¿Por qué lloramos cuando vemos las fotos de nuestros hijos más pequeños? / Víctor H. Palacios Cruz
Alexander Averin, Jugando en la playa. |
¿Cómo se explica esa repentina nostalgia que nos asalta cuando contemplamos enternecidos las imágenes de nuestros niños de hace un tiempo? ¿Por qué estos sentimientos encontrados son más fuertes que los que produce, por ejemplo, el mirar las antiguas fotos de nuestra ciudad, de nuestros padres y abuelos, y aun de nuestro propio pasado? Pienso que se trata de una inesperada rendija en la pared por donde podemos asomarnos a una cualidad esencial del amor terreno, una persistencia que no tiene que ver con un orden sobrehumano ni tampoco con la inercia de la costumbre.
Los
algoritmos de las redes sociales provocan los más imprevisibles vuelcos de la
rutina, aceleran bruscos procesos emocionales y activan reflexiones perentorias difíciles de eludir. Cuestionamos por buenos motivos la desequilibrante
mezcla de oxitocina y cortisol que desata todo celular, y su poder para hundirnos en su
charco infinito con la feroz suavidad de sus extremidades. Pero ocurre que se
trata de un juguete todavía nuevo, todavía extraño y todavía ambiguo. Entre los
favores que más se le puede agradecer está su instantánea capacidad para
confrontarnos con el pasado reciente, para hacernos mirar hacia atrás cuando
más embebidos nos hallamos en el furioso presente o en la alborotada espera de
lo venidero.
Una
secuencia de imágenes de la misma fecha del año anterior, por ejemplo, nos
sorprende con el impacto de la distancia, la forma de lo recorrido y la
revelación brutal de un olvido que ignorábamos. El olvido de nosotros mismos, inclusive.
Hace
poco veía, junto a mi esposa, fotografías y videos del primero de nuestros dos
bebés, Benjamín. El segundo, Patricio, tiene, es verdad, todas las desventajas
de no tener nuestra total consagración a él, en el mismo grado que todas las
ventajas de contar con un hermano delante marcándole el camino así como con dos
papás que, después de haber pasado las exaltaciones y las angustias del primogénito,
le ofrecen sus brazos más firmes y tranquilizados por los frutos de su anterior experiencia de la inexperiencia.

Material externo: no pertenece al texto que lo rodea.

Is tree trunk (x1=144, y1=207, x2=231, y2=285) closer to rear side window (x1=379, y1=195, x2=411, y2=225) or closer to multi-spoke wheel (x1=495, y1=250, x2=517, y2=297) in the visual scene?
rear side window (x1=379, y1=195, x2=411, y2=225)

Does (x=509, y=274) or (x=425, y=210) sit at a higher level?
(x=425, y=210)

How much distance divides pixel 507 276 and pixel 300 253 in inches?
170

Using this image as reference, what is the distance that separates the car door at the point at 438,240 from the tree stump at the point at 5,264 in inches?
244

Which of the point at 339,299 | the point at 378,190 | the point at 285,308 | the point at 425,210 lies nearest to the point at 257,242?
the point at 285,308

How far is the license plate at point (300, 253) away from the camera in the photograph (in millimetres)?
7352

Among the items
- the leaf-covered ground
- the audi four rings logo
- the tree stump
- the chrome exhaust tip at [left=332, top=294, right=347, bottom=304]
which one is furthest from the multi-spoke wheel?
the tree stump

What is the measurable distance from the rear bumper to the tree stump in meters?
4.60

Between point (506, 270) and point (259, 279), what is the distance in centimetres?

Caminamos junto a los hijos del mismo modo que, en lo alto, el ave de una bandada no ve la velocidad con que viaja su vecina al lado
Pero,
¿por qué mis ojos se convierten, delante del Benjamín de hace dos años o menos,
en el sereno mar adonde van a parar los varios hilos de unas lágrimas? Se
supone que deberíamos ponernos contentos con su crecimiento, su salud y el
timbre inigualable de su vocecita feliz. ¿Qué es lo que nos entristece y rasga
la piel como una vara bíblica horada la roca para que salte el agua?
Recuerdo
ahora lo que nos han dicho otros padres, o lo que ellos se dicen a sí mismos
delante de nosotros: que los hijos crecen rápido, que extrañan cuando eran
bebés, que preferirían que se queden pequeñitos y acunables para siempre.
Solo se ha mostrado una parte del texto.